# What defines Small and Medium cap stocks (ASX)?



## jbocker (9 April 2013)

Hi What defines the small cap stocks?
 Is it those stocks that are under $X when price x number of shares are calculated, and does it exclude the 'penny dreadfuls'. Do they have to be dividend payers?
Is there an accepted range that defines medium caps. Is it related to the ASX 500, ASX 300. or whatever.

I assume large cap stocks are known as the Blue Chip Stocks.

If there is a reference for these answers just post that.

Thanks and Cheers


----------



## Whiskers (9 April 2013)

Full explanation here: http://www.asx.com.au/products/capitalisation-indices.htm


----------



## jbocker (9 April 2013)

Perfect! Thanks Whiskers.


----------



## So_Cynical (9 April 2013)

http://www.asx.com.au/products/capit...on-indices.htm said:
			
		

> The S&P/ASX Small Ordinaries Index (XSO) is comprised of companies included in the S&P/ASX 300 index, but not in the S&P/ASX 100 index. This index provides a benchmark for small-cap investments.

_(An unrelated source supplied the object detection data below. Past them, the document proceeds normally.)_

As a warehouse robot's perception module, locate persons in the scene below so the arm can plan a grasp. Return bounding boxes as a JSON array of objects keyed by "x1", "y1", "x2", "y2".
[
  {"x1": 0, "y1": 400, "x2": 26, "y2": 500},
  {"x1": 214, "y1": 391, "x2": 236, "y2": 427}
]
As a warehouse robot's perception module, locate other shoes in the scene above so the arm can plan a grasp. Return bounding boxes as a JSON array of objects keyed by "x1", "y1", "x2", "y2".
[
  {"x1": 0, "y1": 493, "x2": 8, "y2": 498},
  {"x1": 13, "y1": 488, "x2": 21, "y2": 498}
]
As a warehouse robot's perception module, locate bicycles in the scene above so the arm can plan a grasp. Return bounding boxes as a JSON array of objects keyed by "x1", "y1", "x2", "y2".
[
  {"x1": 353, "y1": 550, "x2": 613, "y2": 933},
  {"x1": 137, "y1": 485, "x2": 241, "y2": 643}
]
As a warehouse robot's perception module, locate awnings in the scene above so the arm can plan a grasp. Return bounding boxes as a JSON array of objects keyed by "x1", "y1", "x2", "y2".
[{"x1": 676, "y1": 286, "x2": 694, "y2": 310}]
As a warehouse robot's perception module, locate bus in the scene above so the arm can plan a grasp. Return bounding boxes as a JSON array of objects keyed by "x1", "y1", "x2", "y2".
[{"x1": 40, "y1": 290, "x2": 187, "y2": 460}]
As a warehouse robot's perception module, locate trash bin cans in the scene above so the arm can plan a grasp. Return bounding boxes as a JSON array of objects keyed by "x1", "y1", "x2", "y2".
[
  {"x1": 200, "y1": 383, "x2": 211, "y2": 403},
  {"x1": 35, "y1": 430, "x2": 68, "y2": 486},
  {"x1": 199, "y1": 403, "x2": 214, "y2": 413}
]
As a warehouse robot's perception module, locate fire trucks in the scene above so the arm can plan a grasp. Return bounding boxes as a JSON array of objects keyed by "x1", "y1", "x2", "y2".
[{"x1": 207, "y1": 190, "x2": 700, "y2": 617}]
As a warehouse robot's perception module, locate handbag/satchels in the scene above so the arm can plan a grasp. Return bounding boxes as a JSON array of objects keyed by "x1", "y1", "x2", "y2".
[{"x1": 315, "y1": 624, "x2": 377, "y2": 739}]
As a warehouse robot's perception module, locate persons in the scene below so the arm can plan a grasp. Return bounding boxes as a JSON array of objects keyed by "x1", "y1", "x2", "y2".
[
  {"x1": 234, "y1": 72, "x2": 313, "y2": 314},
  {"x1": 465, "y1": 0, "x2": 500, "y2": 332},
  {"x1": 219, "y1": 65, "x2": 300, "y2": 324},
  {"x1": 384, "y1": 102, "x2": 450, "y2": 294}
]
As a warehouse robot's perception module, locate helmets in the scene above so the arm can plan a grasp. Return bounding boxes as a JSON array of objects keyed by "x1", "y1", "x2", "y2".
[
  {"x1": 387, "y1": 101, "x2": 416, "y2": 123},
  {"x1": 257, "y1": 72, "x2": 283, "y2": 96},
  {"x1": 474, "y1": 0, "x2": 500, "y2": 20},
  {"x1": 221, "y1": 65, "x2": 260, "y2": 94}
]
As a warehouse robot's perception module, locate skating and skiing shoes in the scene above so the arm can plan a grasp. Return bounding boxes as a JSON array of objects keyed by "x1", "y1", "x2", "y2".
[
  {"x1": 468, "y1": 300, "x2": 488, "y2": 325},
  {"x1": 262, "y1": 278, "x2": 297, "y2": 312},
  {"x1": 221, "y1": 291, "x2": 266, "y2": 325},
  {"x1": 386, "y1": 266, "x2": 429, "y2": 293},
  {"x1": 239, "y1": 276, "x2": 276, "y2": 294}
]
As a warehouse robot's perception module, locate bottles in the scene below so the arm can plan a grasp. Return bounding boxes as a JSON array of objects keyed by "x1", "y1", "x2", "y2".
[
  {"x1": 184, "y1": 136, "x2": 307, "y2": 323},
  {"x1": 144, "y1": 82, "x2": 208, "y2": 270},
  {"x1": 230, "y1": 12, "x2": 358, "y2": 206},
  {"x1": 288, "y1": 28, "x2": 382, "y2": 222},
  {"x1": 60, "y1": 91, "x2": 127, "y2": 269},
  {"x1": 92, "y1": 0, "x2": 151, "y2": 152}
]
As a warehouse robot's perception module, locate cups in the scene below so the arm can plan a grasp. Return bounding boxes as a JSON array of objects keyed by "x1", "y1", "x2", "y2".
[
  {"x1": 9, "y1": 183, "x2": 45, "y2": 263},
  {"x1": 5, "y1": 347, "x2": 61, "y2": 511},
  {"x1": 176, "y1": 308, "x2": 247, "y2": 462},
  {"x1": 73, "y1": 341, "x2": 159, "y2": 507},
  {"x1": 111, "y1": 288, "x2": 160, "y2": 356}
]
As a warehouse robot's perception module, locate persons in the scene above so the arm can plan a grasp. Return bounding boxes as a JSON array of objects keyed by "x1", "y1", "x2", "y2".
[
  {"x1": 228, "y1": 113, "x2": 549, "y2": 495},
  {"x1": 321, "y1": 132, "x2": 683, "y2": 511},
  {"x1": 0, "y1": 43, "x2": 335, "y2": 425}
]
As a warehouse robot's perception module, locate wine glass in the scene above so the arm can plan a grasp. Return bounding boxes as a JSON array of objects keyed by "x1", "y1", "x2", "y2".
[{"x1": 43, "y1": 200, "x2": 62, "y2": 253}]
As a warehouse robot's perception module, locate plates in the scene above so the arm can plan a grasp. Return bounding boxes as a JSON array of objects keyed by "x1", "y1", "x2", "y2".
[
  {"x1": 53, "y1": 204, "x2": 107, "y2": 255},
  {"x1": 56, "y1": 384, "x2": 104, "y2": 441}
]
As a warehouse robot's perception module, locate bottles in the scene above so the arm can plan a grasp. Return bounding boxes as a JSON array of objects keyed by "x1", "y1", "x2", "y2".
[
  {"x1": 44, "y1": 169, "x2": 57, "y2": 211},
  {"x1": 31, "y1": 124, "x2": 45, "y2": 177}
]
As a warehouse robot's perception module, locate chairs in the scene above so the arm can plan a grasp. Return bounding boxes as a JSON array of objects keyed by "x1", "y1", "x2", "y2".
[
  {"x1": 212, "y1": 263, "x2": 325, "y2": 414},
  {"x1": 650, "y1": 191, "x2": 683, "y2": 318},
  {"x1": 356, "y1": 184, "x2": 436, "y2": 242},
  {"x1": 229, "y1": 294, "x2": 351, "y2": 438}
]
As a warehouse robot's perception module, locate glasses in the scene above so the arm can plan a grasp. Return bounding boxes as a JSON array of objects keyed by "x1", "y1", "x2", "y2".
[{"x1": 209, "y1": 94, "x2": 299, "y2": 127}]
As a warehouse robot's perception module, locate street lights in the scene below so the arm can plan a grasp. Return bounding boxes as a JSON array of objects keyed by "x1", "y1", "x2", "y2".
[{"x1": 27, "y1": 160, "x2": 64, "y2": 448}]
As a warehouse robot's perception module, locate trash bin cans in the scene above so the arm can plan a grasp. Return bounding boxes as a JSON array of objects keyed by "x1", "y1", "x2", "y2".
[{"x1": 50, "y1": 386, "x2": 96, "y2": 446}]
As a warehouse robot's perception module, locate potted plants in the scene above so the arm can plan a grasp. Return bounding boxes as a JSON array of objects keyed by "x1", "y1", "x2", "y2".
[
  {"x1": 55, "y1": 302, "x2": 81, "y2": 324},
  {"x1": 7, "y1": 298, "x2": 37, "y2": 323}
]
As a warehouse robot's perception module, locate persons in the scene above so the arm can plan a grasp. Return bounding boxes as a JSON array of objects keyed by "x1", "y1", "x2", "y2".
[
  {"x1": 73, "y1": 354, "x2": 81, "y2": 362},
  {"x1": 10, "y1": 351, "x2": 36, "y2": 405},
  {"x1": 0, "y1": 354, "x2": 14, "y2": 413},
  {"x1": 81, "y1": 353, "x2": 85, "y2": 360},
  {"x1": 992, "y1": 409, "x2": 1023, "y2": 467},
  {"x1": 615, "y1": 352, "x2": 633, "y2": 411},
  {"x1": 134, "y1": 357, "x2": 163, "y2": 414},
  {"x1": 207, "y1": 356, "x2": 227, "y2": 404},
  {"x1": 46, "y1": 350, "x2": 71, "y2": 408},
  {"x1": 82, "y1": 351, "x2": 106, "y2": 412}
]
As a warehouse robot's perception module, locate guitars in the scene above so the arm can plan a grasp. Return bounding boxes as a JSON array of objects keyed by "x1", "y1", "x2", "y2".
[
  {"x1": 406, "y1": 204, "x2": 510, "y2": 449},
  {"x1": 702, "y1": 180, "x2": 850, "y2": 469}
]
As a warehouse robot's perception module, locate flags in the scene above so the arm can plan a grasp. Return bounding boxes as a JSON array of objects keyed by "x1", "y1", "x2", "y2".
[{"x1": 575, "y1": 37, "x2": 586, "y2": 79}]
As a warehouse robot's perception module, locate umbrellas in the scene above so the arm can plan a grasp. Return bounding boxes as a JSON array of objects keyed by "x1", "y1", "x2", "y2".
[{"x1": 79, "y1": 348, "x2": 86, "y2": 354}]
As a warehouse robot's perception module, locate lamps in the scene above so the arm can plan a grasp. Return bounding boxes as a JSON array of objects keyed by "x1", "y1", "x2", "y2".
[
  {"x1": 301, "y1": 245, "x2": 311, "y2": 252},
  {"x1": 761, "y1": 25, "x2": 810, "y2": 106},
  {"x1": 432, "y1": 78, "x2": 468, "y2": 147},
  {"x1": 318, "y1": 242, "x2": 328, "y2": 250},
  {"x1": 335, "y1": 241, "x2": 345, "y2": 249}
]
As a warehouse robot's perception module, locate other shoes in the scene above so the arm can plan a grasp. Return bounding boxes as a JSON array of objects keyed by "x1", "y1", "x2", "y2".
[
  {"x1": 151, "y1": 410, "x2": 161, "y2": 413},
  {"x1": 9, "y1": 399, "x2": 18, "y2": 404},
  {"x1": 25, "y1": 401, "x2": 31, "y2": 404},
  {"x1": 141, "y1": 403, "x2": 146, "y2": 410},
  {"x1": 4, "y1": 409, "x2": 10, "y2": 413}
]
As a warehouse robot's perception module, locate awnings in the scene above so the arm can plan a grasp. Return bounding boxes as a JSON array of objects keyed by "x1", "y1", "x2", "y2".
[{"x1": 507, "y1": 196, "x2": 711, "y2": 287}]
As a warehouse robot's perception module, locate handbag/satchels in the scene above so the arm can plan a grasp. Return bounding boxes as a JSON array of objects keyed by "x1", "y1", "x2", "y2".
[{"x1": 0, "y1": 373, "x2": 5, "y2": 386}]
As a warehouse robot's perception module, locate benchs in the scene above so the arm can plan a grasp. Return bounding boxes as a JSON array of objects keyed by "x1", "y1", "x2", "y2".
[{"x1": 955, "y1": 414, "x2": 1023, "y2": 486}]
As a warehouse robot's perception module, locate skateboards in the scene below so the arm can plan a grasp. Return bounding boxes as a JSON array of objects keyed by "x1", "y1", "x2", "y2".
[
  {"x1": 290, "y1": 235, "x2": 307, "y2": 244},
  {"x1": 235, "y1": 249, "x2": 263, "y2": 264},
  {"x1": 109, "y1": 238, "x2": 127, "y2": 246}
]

So only the bottom 200 stocks in the ASX 300 are considered small caps.  ok that's a little surprising, i always considered those stocks as mid caps.


----------



## DJG (4 June 2013)

Is there a list anywhere on the ASX website and/or internet that has every company that falls into the mid-cap sector?
And/or narrow a search field down to the mid-cap and then further narrow to a certain industry sector.


----------



## pavilion103 (4 June 2013)

So_Cynical said:


> So only the bottom 200 stocks in the ASX 300 are considered small caps.  ok that's a little surprising, i always considered those stocks as mid caps.




Me too


----------



## sinner (4 June 2013)

pavilion103 said:


> Me too




The important thing to note that this is S&P definition of ASX small cap *investable* benchmark index. They don't use the same rules and formula to calculate factors (size, value, yield, etc) in all countries/universes and there are multiple companies (S&P, MSCI, Russell, etc) as well as the exchanges with their own benchmark index (All Ordinaries, etc) for each factor with slightly different rules. 

To meet academic consensus (Fama & French) and make sure the benchmarks are realistically investable universes for large institutions like mutual or super funds, a large majority of the total market (~1500 of ~1800 on the ASX) will be discarded as uninvestable.

In this case I assume the principle is supposed to be analoguous to the popular US Russell indices, where you've got the large cap Russell 1000 (less well known/accepted than the S&P 500) and the small cap Russell 2000, combining together to form the Russell "US Total Market" index.

If I remember correctly, the benchmark midcap index is the bottom half of the S&P ASX 100.

EDIT: Yep
http://www.asx.com.au/products/capitalisation-indices.htm#sp_asx_small_ordinaries_index


> S&P/ASX MidCap 50 Index
> 
> The S&P/ASX MidCap 50 Index (XMD) is comprised of companies within the S&P/ASX 100, but not those included in the S&P/ASX 50. The index provides a benchmark for large active managers where the emphasis is on having a portfolio with sufficient liquidity.


----------